The logic here is very simple. Don't add all new images at once. Add them in batches, and for each batch remember the fact that the previous batch already made the map better, so don't add images from a batch if they are not strictly necessary.

The following Python code implements this:

python ~/astrobee/localization/sparse_mapping/tools/grow_map.py   \
  -histogram_equalization -small_map prev_brisk_vocab_hist.map    \
  -big_map curr_brisk_no_prune_hist.map -work_dir work            \
  -output_map curr_brisk_vocab_hist.map                           \
  list1.txt list2.txt ... listN.txt

After this is finished, the work directory can be wiped.

It is very important to never remove like this images from the SURF map. This can result in this map breaking into disconnected sets when being bundle adjusted. If desired to make the SURF map smaller, one should examine the submaps it is made of (typically each submap has its images in a subdirectory), and then one should carefully study which submap (or portions of it) are not necessary for the whole map's cohesiveness.

Also note that the grow_map.py script takes a lot of other parameters on input that must be the same as in localization.config.

Reducing the number of images in a map

Sometimes a map has too many similar images. The tool reduce_map.py attempts to reduce their number without sacrificing the map quality.

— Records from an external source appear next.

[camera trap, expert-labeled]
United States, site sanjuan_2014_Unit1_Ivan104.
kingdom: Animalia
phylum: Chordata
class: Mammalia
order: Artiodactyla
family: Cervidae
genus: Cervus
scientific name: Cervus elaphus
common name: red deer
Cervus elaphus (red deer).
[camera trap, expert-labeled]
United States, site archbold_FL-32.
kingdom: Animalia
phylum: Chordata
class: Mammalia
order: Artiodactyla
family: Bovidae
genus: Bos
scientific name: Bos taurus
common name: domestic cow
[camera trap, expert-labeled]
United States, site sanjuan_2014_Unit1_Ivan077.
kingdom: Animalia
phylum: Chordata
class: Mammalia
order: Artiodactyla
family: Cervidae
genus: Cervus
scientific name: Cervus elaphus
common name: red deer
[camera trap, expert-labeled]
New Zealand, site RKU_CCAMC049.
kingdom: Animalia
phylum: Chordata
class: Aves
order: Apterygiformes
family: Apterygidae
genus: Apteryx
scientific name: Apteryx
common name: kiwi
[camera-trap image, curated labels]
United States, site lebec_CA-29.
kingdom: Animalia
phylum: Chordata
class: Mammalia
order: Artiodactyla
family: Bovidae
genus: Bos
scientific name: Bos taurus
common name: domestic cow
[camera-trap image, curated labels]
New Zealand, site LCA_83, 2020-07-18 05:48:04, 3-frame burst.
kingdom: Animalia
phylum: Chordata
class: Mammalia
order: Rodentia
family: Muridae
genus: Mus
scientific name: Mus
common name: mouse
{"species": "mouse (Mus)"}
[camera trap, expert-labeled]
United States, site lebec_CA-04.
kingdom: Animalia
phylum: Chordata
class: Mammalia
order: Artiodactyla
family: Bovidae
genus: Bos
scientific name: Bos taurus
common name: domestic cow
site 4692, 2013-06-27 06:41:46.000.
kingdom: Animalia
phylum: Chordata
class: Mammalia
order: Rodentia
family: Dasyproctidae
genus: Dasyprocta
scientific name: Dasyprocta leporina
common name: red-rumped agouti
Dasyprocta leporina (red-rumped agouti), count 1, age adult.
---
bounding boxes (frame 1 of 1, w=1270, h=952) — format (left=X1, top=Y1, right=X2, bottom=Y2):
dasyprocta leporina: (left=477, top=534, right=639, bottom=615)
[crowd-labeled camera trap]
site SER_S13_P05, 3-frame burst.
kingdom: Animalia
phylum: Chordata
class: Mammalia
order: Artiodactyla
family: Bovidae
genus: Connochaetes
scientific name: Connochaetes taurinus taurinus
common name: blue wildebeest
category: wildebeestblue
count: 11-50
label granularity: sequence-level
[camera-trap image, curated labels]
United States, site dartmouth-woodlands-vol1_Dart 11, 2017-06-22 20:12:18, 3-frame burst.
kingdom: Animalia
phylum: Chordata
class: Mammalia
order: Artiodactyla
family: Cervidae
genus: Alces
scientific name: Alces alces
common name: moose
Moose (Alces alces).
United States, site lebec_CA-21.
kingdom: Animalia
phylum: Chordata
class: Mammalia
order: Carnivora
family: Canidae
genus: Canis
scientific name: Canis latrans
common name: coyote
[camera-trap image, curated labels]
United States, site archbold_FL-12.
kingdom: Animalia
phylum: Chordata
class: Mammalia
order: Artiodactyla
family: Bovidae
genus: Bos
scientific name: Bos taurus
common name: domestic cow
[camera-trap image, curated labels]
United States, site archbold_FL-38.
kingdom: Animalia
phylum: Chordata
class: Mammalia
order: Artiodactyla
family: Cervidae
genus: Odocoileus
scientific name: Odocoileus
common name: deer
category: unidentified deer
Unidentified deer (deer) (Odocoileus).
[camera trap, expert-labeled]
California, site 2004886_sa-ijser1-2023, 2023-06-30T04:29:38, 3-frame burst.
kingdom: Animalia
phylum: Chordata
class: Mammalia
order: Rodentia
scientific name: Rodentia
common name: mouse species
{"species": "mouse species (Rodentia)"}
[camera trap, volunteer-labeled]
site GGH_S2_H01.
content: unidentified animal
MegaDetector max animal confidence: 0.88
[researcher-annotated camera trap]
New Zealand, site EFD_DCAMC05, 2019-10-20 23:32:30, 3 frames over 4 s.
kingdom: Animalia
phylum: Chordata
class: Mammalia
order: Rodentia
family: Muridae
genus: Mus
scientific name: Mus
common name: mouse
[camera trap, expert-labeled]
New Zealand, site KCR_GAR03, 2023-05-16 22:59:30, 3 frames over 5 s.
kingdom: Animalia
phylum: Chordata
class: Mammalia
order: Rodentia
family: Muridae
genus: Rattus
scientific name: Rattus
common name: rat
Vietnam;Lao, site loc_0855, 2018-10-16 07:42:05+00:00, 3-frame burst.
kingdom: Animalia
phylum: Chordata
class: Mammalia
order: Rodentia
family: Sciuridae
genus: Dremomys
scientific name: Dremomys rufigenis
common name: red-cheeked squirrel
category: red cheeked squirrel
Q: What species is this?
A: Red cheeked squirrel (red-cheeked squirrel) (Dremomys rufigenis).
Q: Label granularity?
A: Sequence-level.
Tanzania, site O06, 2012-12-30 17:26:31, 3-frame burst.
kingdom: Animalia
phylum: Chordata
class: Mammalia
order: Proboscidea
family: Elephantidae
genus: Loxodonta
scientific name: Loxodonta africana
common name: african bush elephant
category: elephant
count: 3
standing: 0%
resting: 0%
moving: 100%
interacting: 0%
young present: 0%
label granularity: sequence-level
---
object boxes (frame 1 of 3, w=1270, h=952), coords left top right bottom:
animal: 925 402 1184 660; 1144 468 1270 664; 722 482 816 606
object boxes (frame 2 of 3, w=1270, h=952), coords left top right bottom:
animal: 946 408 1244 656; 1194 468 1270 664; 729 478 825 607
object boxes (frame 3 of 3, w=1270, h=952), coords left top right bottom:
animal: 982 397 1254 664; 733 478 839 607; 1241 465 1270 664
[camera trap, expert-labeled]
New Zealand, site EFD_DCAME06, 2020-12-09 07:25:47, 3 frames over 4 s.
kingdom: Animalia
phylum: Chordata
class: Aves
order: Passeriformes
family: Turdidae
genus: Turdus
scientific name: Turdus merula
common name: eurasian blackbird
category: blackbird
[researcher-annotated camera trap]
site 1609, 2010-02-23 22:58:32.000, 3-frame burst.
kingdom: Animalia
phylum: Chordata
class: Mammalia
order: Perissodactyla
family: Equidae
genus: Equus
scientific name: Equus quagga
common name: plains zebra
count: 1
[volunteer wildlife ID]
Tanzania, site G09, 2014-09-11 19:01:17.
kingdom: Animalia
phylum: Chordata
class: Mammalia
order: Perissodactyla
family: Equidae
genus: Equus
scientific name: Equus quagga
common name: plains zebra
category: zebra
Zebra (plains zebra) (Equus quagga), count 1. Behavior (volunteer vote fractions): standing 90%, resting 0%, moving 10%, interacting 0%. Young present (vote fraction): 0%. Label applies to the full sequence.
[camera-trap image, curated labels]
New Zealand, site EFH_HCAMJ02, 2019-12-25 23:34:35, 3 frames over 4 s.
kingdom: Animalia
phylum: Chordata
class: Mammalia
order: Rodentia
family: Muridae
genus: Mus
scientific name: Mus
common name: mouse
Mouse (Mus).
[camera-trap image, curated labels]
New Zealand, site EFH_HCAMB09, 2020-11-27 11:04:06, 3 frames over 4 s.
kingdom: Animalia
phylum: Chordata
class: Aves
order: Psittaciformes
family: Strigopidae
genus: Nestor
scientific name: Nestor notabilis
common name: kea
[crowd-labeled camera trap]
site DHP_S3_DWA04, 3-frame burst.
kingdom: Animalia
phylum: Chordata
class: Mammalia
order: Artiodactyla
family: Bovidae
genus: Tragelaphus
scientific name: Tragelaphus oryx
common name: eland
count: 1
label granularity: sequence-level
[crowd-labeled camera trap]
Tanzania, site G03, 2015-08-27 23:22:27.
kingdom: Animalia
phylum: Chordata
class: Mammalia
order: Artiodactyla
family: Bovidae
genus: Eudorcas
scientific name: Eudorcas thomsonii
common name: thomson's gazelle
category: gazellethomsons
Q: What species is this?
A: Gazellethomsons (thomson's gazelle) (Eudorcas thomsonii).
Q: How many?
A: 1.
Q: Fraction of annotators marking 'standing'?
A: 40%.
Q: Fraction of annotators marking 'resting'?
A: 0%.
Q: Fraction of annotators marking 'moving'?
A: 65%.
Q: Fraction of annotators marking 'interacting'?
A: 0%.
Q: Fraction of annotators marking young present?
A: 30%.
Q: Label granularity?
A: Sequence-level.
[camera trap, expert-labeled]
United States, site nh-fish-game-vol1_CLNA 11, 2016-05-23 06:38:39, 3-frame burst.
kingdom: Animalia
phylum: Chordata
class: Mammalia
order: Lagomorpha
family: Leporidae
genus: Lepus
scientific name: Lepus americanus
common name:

To use this feature, it is very important that the input map is not pruned. This map should be made of of BRISK features and registered. It need not have a vocab db.

Usage:

python reduce_map.py -input_map <input map> -min_brisk_threshold <val> \
       -default_brisk_threshold <val> -max_brisk_threshold <val>       \
       -localization_error <val> -work_dir <work dir>                  \
       -sample_rate <val> -histogram_equalization

The BRISK thresholds here must be as when the map was built (ideally like in localization.config). The -histogram_equalization flag is necessary if your map was built with it.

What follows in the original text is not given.